[Given exercise]
Convert the lines running from the line containing "Which one of" through the end of the entries into a Markdown table with the columns n and Line. Number the rows in n, put each line in Line, and omit blank lines.

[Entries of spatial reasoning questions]
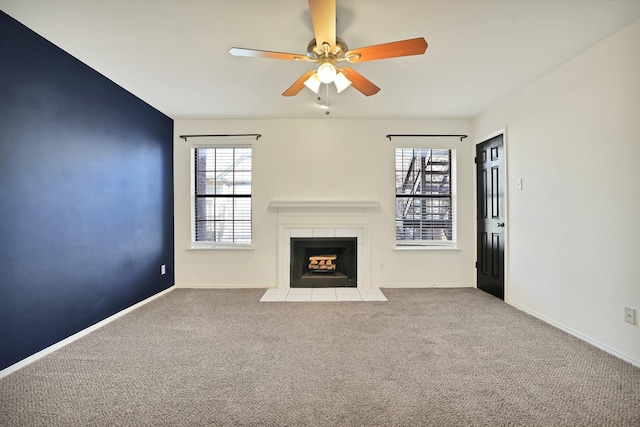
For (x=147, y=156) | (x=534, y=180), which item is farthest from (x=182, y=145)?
(x=534, y=180)

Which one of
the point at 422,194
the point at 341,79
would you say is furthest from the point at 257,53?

[Solution to this task]
| n | Line |
|---|---|
| 1 | Which one of |
| 2 | the point at 422,194 |
| 3 | the point at 341,79 |
| 4 | would you say is furthest from the point at 257,53? |